Basically, that's France's defense to charges that it scotched the Dailymotion deal -- a deal that could have netted France Telecom an 82% return on its investment (Yahoo! was reportedly willing to pay a price valuing Dailymotion at $300 million). France didn't want to kill the deal outright, Montebourg says. The French government only wanted to dictate the terms under which a private business can do business and prevent a buyer from getting what it wanted to pay for.

That's all.

Many victims, but no one's fault
Despite all this, Montebourg still insists he wants to "attract more foreign investment in France, in particular from American companies." (Good luck with that.) But the real loss here isn't to Yahoo! specifically, or even to American companies in general.

Yahoo! can always take the money it planned to spend on Dailymotion and plow it into organic investments to combat Google's YouTube dominance or to buy another start-up, just as good. (Dailymotion's only the 11th biggest online video website, after all). The real damage is to French companies like France Telecom, to entrepreneurs who build businesses like Dailymotion, and to France itself.

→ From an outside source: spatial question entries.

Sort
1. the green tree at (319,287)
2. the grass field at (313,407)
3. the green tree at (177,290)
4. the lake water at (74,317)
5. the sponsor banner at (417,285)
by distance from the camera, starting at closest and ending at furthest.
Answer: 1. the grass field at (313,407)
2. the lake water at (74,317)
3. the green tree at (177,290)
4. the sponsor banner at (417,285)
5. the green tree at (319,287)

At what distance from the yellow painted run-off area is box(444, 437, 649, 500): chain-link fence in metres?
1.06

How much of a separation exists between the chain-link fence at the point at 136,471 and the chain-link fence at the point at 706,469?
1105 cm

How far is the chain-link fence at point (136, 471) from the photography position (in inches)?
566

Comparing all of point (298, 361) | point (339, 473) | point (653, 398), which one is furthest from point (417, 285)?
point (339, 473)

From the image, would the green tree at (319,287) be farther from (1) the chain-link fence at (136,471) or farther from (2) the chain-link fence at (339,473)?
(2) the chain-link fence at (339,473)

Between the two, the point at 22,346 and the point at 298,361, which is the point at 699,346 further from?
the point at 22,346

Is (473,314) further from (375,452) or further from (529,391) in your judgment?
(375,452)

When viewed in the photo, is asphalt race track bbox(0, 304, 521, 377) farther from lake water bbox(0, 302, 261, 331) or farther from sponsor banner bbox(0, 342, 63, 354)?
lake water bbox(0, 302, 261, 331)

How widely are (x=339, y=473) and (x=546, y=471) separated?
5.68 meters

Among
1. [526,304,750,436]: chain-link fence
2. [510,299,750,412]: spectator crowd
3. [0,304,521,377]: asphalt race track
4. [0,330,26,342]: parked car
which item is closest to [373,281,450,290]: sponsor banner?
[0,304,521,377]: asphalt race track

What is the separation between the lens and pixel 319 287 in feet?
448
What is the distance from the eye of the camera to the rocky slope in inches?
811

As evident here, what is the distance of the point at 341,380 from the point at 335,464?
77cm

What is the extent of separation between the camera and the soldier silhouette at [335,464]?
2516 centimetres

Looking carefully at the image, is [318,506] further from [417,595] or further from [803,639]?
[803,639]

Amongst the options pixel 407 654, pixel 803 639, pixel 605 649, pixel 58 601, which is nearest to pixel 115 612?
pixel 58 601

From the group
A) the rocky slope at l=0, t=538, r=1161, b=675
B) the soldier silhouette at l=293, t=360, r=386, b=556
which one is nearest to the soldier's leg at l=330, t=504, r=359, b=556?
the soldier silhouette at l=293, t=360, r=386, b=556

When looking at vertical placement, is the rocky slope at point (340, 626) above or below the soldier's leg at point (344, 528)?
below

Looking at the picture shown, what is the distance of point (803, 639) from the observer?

Investment bankers sometimes lament the fact that "it's harder to sell a French company, because of buyer perception" of a risk of government meddling. That obviously hurts the French economy, because the fewer the potential buyers, the less frenzied the bidding. The less frenzied the bidding, the lower the price ultimately paid -- meaning less money for France.

Foolish takeaway
It's hard to see the effect a single derailed deal has on France's near-$3 trillion economy. It's at the investor and entrepreneur level that the damage becomes more visible.

Thanks to the meddling of the French minister, investors in France Telecom are losing out on what could have been a $135 million profit on their company's $165 million investment. Founders of other French start-ups -- which Montebourg holds so dear -- will face more problems attracting foreign capital, starving them of the funds they need to grow.

And that's the real tragedy here. In an effort to protect French jobs and industry and promote French entrepreneurship, Monsieur Montebourg and his ilk are really only making it harder for companies with cash to invest in France -- decreasing investment, hurting jobs growth, and slowing the economy. When you get right down to it, what was bad news for Yahoo! this week will end up being worse news for France.